The raft dangles bins full of sand and geoduck seed into the water, giving the tiny clams a chance to grow. Ideally, the clams stay on the raft for three to 12 months, but this year, Taylor has had some slow growers and chosen to leave batches as long as two years. Once the geoducks are declared large enough to transfer, they are hauled up onto the raft and workers use screens to sort the clams by size before moving them to their permanent home on the beach.


Left alone, a geoduck could live as long as 150 years, but Taylor will likely harvest them after about five years for the best size, taste, and texture. In order to help keep them safe from predators like crabs and diving ducks, the Taylor crew places the geoduck inside a piece of PVC pipe, which protects them until they can dig themselves deeper into the sand. Taylor will remove the pipe to reuse it in a year or two—at that point the geoduck can survive on its own.

Harvesting Geoduck


A field of geoducks is something like the fireswamp scene in The Princess Bride, only instead of shooting up spouts of fire in random places at random intervals, it's just little fountains of water. Harvesters look for a tell—the hole where the water shot from, or the tip of a siphon sticking up through the sand.


When was the last time you coated your arm in rubber and neoprene and plunged it into the sand up to your shoulder while feeling around blindly for a large, penis-shaped stick of flesh? If your job were digging geoducks, the answer would be multiple times a day.


In order to loosen up the sand—making it easier to plunge your arm in and harder for the geoduck to move—the digger uses a water hose to blast water down into the geoducks' deep, sandy home.

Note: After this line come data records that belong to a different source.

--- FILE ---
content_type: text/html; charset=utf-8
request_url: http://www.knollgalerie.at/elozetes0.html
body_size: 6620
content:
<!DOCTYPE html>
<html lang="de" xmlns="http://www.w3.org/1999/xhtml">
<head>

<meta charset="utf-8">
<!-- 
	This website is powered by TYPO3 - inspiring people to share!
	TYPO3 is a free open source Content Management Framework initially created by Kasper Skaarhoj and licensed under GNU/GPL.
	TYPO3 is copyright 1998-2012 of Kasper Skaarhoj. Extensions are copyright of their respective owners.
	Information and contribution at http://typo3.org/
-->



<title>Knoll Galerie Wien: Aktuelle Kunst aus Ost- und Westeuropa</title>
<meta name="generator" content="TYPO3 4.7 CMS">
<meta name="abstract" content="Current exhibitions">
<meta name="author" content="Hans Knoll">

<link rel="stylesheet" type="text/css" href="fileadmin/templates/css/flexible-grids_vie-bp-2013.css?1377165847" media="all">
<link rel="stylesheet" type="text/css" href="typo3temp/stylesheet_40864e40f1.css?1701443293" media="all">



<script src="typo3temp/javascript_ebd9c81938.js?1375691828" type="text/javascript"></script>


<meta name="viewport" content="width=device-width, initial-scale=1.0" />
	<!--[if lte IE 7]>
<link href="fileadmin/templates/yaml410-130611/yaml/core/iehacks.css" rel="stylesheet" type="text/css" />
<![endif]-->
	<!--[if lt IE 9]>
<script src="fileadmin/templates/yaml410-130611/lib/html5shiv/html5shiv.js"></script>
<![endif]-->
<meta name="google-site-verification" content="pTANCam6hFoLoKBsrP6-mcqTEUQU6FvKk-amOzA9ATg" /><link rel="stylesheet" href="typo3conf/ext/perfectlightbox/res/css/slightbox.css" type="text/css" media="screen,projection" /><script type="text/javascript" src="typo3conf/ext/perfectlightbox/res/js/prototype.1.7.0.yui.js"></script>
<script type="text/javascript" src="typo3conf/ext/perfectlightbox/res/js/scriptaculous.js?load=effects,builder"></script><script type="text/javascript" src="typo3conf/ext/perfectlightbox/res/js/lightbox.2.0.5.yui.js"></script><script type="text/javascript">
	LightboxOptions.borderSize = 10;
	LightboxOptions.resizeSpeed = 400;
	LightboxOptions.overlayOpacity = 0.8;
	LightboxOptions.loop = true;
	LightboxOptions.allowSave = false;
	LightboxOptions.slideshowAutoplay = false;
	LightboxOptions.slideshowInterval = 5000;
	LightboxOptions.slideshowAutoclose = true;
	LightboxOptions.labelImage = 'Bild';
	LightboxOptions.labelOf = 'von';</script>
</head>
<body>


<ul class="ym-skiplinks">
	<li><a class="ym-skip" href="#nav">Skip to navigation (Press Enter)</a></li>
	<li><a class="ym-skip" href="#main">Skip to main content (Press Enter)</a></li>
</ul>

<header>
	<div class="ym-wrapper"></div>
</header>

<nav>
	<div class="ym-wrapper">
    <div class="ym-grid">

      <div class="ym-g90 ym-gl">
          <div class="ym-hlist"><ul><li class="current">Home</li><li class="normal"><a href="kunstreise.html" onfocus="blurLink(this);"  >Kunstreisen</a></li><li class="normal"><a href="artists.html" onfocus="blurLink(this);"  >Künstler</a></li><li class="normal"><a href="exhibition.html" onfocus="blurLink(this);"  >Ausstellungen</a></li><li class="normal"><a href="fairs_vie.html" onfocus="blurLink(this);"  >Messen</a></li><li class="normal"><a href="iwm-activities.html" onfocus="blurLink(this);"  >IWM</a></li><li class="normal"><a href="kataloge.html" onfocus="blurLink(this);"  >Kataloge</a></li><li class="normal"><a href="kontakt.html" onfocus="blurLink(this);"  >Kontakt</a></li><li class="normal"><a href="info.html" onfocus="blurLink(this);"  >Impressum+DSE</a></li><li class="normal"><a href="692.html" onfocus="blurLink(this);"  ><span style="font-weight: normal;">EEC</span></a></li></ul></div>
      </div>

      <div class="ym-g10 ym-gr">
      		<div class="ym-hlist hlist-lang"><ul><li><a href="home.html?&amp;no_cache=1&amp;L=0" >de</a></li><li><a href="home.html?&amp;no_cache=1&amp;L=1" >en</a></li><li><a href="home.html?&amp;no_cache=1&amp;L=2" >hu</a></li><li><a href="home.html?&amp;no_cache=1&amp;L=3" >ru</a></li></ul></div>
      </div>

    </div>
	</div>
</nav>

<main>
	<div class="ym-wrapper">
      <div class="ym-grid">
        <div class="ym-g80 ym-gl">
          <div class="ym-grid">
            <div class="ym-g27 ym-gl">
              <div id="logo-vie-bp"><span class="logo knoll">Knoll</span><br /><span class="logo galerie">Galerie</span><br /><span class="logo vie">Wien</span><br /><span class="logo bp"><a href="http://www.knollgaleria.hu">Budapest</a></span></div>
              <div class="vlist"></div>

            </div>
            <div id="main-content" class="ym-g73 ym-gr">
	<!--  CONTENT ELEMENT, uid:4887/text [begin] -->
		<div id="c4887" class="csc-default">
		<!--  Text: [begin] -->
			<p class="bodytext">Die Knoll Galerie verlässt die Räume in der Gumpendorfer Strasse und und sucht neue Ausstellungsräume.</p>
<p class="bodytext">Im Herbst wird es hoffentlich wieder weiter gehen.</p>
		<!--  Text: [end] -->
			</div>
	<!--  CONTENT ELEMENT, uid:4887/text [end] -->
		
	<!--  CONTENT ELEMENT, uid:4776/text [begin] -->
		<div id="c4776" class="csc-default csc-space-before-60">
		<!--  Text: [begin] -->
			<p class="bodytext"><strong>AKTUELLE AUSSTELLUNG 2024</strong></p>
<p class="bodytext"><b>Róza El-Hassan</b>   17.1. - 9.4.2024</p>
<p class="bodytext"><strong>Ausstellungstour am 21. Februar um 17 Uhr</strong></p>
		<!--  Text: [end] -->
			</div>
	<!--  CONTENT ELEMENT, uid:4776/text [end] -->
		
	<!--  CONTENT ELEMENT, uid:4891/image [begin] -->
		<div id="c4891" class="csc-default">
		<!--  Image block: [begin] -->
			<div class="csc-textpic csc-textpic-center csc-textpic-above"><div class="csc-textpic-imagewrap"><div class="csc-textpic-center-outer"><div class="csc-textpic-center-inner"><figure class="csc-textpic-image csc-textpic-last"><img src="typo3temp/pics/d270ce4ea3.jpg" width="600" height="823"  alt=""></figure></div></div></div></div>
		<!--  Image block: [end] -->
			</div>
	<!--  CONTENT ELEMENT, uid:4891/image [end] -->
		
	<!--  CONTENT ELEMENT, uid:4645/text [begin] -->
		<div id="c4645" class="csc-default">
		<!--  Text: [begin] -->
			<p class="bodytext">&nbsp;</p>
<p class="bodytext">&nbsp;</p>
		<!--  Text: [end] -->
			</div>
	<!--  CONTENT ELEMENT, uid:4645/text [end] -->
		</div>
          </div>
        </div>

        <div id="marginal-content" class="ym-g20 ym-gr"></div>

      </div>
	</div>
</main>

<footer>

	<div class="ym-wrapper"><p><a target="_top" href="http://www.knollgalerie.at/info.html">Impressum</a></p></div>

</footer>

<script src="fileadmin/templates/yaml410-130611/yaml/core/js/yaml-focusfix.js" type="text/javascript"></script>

At this point, the digger can reach down into the hole and grab the clam, hopefully by the body rather than the neck, to avoid stressing or damaging the clam.

Harvesters place a rubber band around the shell and body, which keeps tension on the geoduck. "When they're in the sand," Paul tells us, "it has the pressure of the sand." But, once out in the air, "the muscle to keep [the clam] closed is not that strong, so the shell will relax and open up." This dries out the meat, and makes for less good eating.


Much of what Taylor Shellfish does to keep the geoducks tasting their best has more to do with logistics than sea life: the clams are put into flowing water as soon as they're pulled, then transported in trucks that keep them cool, and shipped out the same day of harvest.

Digging Into the Clam

Chef Kim Sturts serves geoduck crudo on a radish and cucumber salad with avocado puree and radish granita.

Taylor Shellfish Farms ships much of its geoduck live to Asia, but some remains in the U.S., particularly in the Pacific Northwest, where chefs consider it something of a rite of passage to cook. To serve the neck raw, chefs blanch it in boiling water to remove the skin, then slice it very thin, sometimes with crunchy complements like fennel, celery, and radish. Both Stowell and Donnelly like to pair the neck with cucumber: Donnelly pickles the cucumber and adds a black vinegar and soy vinaigrette, while Stowell keeps things simple with good olive oil and a bit of citrus. Serious Eats' own Chichi Wang describes geoduck as somewhere between "chewy clam and a tender abalone, though crisper in texture than either," suggesting a combination of sashimi neck and sautéed body if you're looking to serve geoduck at home.

Damiana Merryweather, the manager of Taylor Shellfish Oyster Bar (the restaurant outlet of the farm), says that they sell about 15 pounds a week of the clams to restaurant guests. She admits that the live geoduck that sits in tanks in the front of the bar can seem to be something of a party trick. But she also sees it as an opportunity to start a conversation with the customer: people see what chef Donnelly calls "this bizarre, phallic-looking bivalve," say its funny name, and always want to know more about this culinary symbol of the Pacific Northwest—and that's before they've even tasted it.